LODI (CBS13) — A Lodi skydiving facility under a microscope following another parachuting accident.
A man is in critical condition after crash landing in the lot of a nearby trailer business.
This is just the latest in a string of incidents at the Skydive Lodi Parachute Center in the past several years. The Federal Aviation Administration says it will be investigating what happened with the man’s parachute.
Meanwhile, neighbors are wondering when these accidents are going to stop.
Patricia lives just around the corner from the facility. She says she heard the sirens Thursday afternoon. It’s a sound she knows all too well.
“It’s sad,” said Patricia.
She says she’s witnessed too many tragedies to count. And on Thursday, it happened again.
“I don’t call it a surprise. I just call it very unfortunate, terrible,” she said.
According to authorities, around 1 p.m., a solo skydiver crash landed inside the lot of nearby business Trailer Specialists.
“He was located by a civilian, so we responded as first responders,” said San Joaquin County Sheriff’s Lt. John Hamilton.
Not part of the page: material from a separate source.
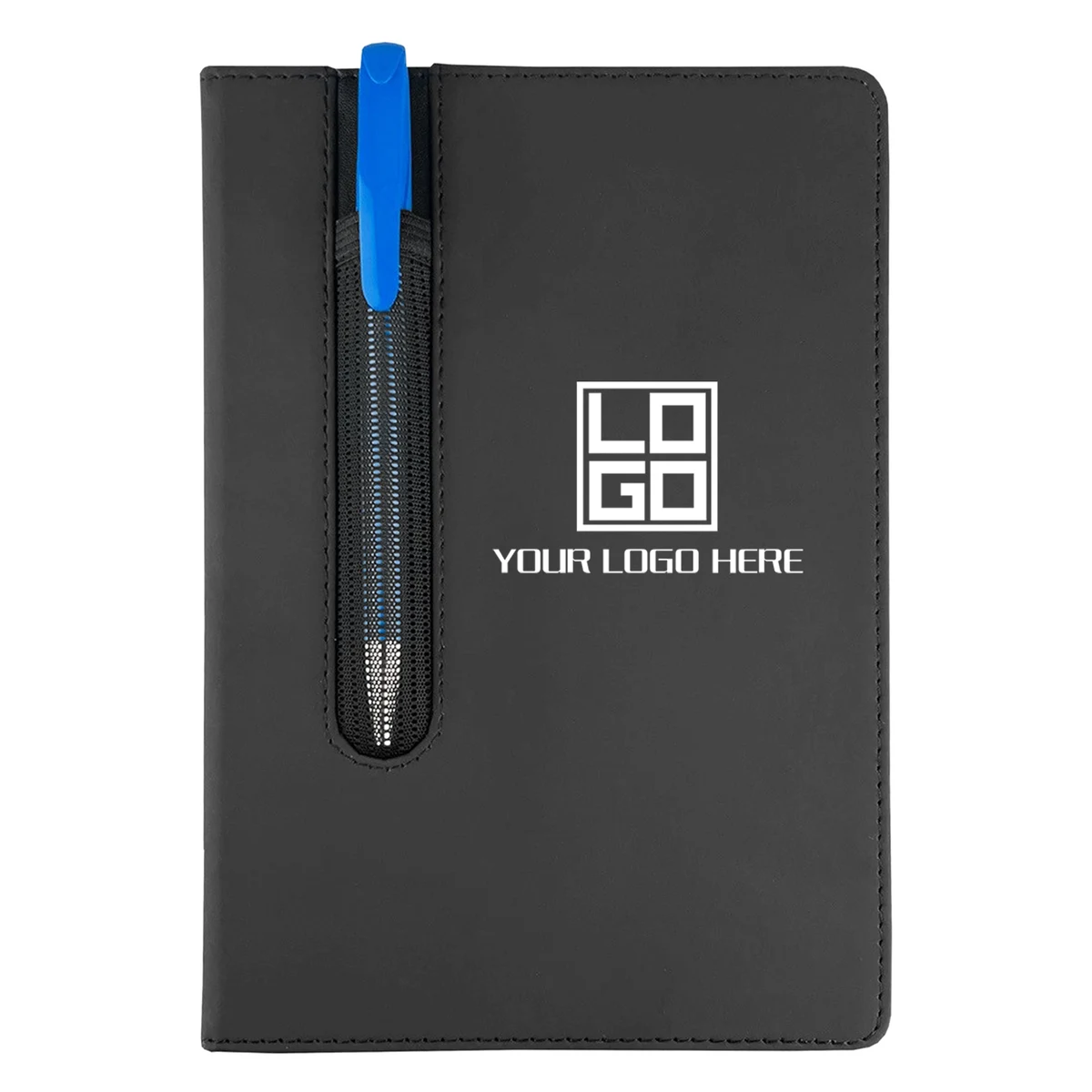 Soft-Cover Journal w/ Elastic Pen Holder 1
The man, described as being in his 50’s, was taken to the hospital in critical condition. He’s still alive, but that hasn’t been the case for many Skydive Lodi Parachute Center customers who encountered problems on the way down.
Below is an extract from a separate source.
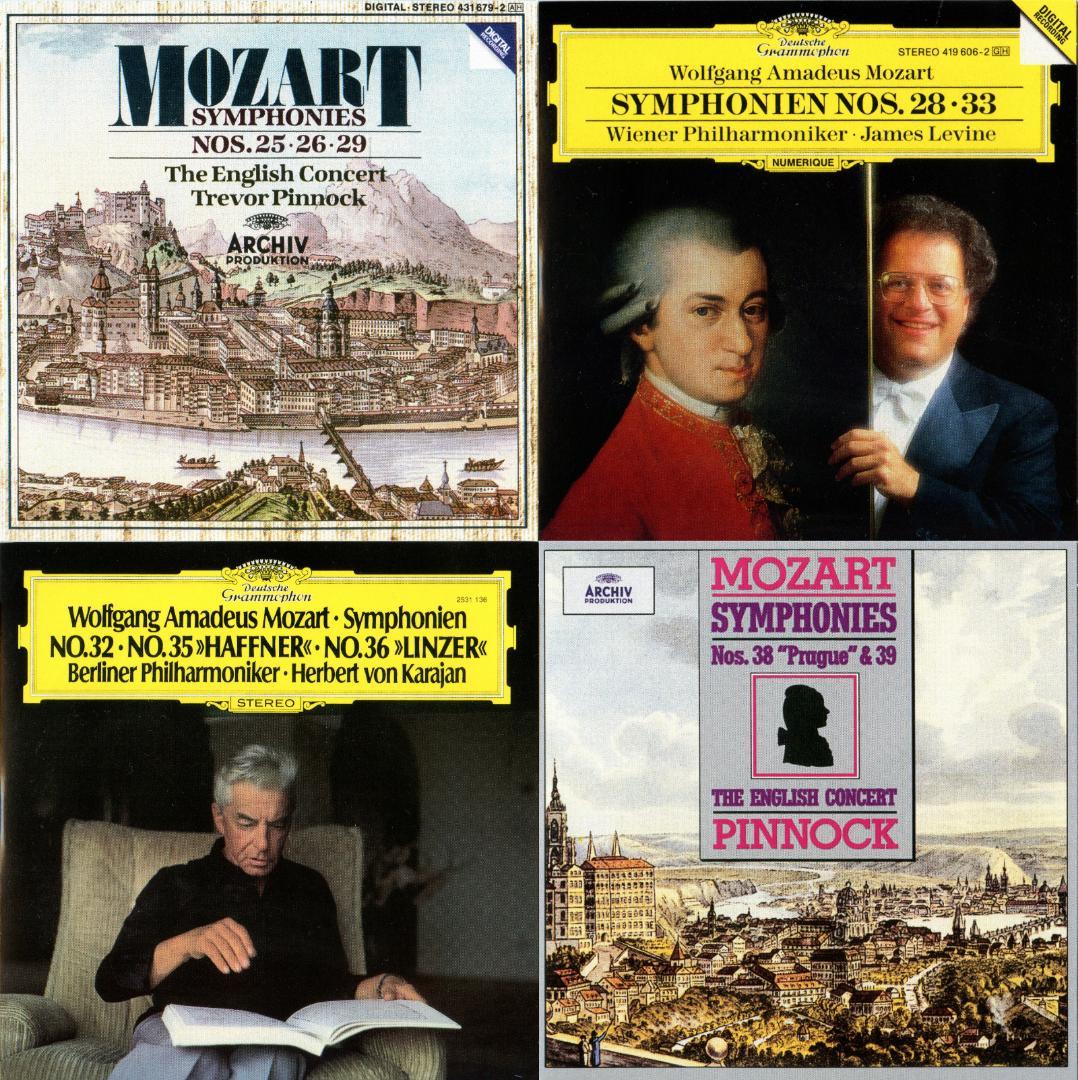 MOZART 111 モーツァルトの有名曲 CD55枚組 ドイツ・グラモフォン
“Is this common? I don’t know. I know I responded to at least one call this year,” said Lt. Hamilton.
In May, one person died during a jump. They were one of 14 people who died in skydiving accidents at the facility since 2000.
The facility and its owner have been in hot water with regulators in the past. The United States Parachute Association revoked memberships and instructional ratings and required 140 tandem instructors who trained at the facility to be retrained.
The facility was also fined nearly $1 million by the FAA, for safety and maintenance violations. The FAA told CBS13 the fine hasn’t been paid, and the cases have now been sent to the US Attorneys Office for possible prosecution.
Patricia just hopes the accidents will stop.
“There’s people that would like to see this closed down,” she said.
Shutting the facility down won’t be so easy, because there really isn’t much oversight when it comes to solo jumps, and those have been the majority of the accidents.
There is a bill on Gov. Jerry Brown’s desk that would essentially make the owners of the facilities liable for accidents or fatalities, but that would only apply to tandem jumps, not solo jumps.